Episode One: Killer
Chapter Four
Casey and Grant arrived first, both within an hour of having been accepted onto Jim's team. They shook Jim's hand warmly and while Grant immediately began to organize their various equipment needs, Casey reviewed the team's profiles and started an account of logistical requirements.
Coming from a further distance, Max and Nicholas didn't arrive until later that evening, but brought with them a subtle rhythm that the five together settled into flawlessly. For Jim the feeling was eerily reminiscent of the early days among his now mostly retired team. The instantaneous ease and familiarity beguiled his memory.
He kept looking up from a task expecting to see Rollin or Barney speaking to him instead of Nicholas and Grant. The resulting sensation was alluring. The enticement to learn more about these young agents—to invest in them—pulled at him.
As a team they spent the final hours of the night setting up and detailing contingency plans. Jim watched the four closely as they worked, looking for details of their personalities, in their gestures and movements, in the way they spoke to each other. Every subtle interaction.
The information he got from the process was invaluable. If he watched enough he'd be able to pick out which gestures or facial expressions might matter on their mission. Would recognize which gestures indicated undue stress or exhaustion, which ones demonstrated a level of seriousness, or a need for help.

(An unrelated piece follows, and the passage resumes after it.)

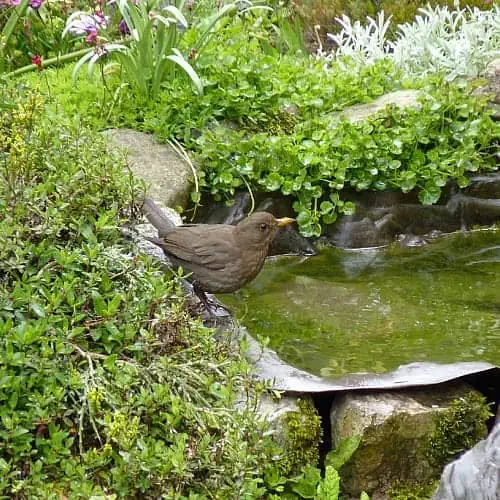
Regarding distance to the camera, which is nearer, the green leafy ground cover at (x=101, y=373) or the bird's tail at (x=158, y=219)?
the green leafy ground cover at (x=101, y=373)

Watching, he was impressed at the way they appeared to balance each other, how a comment started by one would be picked up by another. He applauded the way they checked their strengths and weaknesses against each other, holding nothing back, ensuring they would know where they might need to fill in the possible cracks between their skills, attempting to ensure no mistakes in the mission would be made.

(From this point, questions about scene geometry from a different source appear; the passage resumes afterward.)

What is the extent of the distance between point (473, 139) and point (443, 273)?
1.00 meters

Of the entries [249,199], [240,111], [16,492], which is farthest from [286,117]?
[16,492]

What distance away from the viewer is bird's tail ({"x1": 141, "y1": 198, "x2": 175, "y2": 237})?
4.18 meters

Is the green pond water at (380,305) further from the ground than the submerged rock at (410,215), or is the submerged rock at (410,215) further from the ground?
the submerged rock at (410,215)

Jim made less technical observations as well, processing this information in a less conscious way. Grant had a wide, honest grin and very serious eyes. Casey moved like a dancer and had a quiet laugh. Max's strongly obvious Australian accent echoed off the walls, while Nicholas's softer, yet no less distinctive, Mid-Atlantic accent did not.
He stood in the doorway watching the young team interact. Listening to a ripple of laughter as Max and Nicholas reminisced about experiences in Australia, comments from Casey and Grant blending smoothly into the mix. Jim was grateful for how quickly the four agents unified, and contented by how intensely they viewed the success of their mission.

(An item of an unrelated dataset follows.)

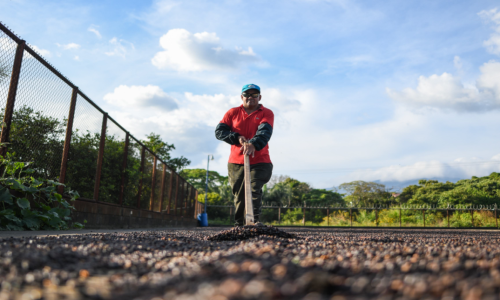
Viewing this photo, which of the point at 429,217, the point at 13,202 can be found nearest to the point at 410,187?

Tom would have found them a fitting team.
Jim closed his eyes as his thoughts rebounded back to Tom. Already Tom's funeral—though only held that morning—felt an eternity away, but the emotions it provoked in him were as fresh as when he received the midnight phone call.
"Guys," Casey's supportive voice cut through his thoughts and the others' chatter. "We should get some rest. We could have to go at any time." The three young men agreed quickly and set about ensuring the kitchen and any other room they'd used was returned to its immaculate state.
"Do we know which rooms we're set up in?" Max asked.
Nicholas looked up from his stance near the coffee table.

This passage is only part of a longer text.